Monday, March 06, 2006

still feel the same about Crash

In light of its surprise win for Best Picture, I will once again run my mini-review of Crash in my list of Best Movies of 2005, which I ran in early January. Click here for the full list (I should update it having seen many of the other films I had not yet seen when compiling the list- especially Matchpoint).

I still stand by my assessment of this film which attempts Magnolia like grandeur, but fails, ending up like 13 Conversations About 1 Thing, which is better than average, but not in the realm of the masterful multi-storyline it shoots for. It is ironic that in a year in which the great Robert Altman (top 5 directors EVER) in finally honored with a Honorary Oscar (when he should have won at least 3 real director awards), a film which completely copies his style (made popular in Nashville and Short Cuts) wins an award which alluded him so often.

Anyway, here is the review from earlier...

Crash is a grand failure. It is grand in scope and grasped importance (like a Bush presidency or the film Apocalypse Now), but it fails in a number of ways, including length (too short for proper character and plot development), character development (many characters have no consistency or act in ways which contradict the film's set up). It is well acted (for the most part, though the performances are uneven- thumbs up to Dillon and Cheadle/ thumbs down to Bullock) and elicits great discussion, even if some of its own answers are too pat.

I can give a more indepth review and criticism if this makes no sense.

5 comments:

Dustin said...

I loved Crash. You're wrong.

james said...

You mentioned "many characters have no consistency or act in ways which contradict the film's set up."

I could be wrong, but I thought this was intentional and part of the greater point of the film.

Rick said...

James,

As a student of human nature, Haggis should have been a bit more careful. You cannot completely change the central values and behavior of a character without explanation or a bit of development which would show how they would ge tto this point.

It is well doen when we see Matt Dillon's changes and his complexity. It also works well with Terrance Howard.

It fails miserably in the case of Ryan Philippe. I felt it was disengenuous and cheap (as in cheap parlor trick) to have him act with such care and thought in the SUV moment with Howard, yet react with such fear and quickness in the case of the kid he kills.

It is inauthentic to his character's development up to that point.

I also feel a bit the same about Cheadle's character. They should have given more to us for him to capitulate to the DAs office so suddenly.
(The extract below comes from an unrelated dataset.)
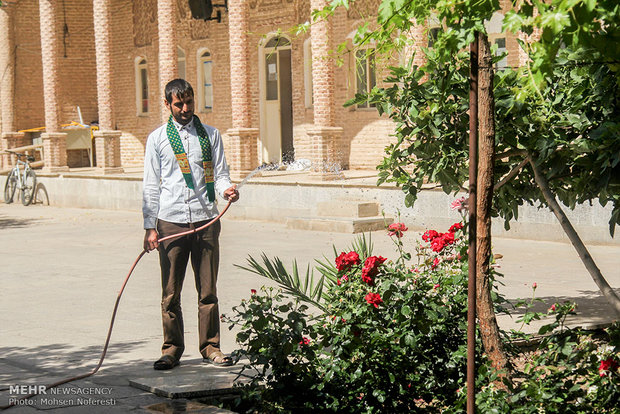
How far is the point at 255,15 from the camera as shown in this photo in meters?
25.5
I think Crash at 2.5 hours would have helped. I cannot believe it won editing because it seemed disjointed at times, even if that was the point.

Does this make sense?

james said...

I think i understand what you are saying, but i guess I don't see where you have the trouble with it. I mean, i do see and understand that you found it disengenuous with Phillipe in those two cases . . . but have a little trouble finding those two scenarios at odds with one another. Perhaps I will need to see the film again, and watch with more clarity in these two sequences.

Anonymous said...

I see what you're saying and I agree that there could have been more character development.

But you're overall assessment seems too strong, regardless.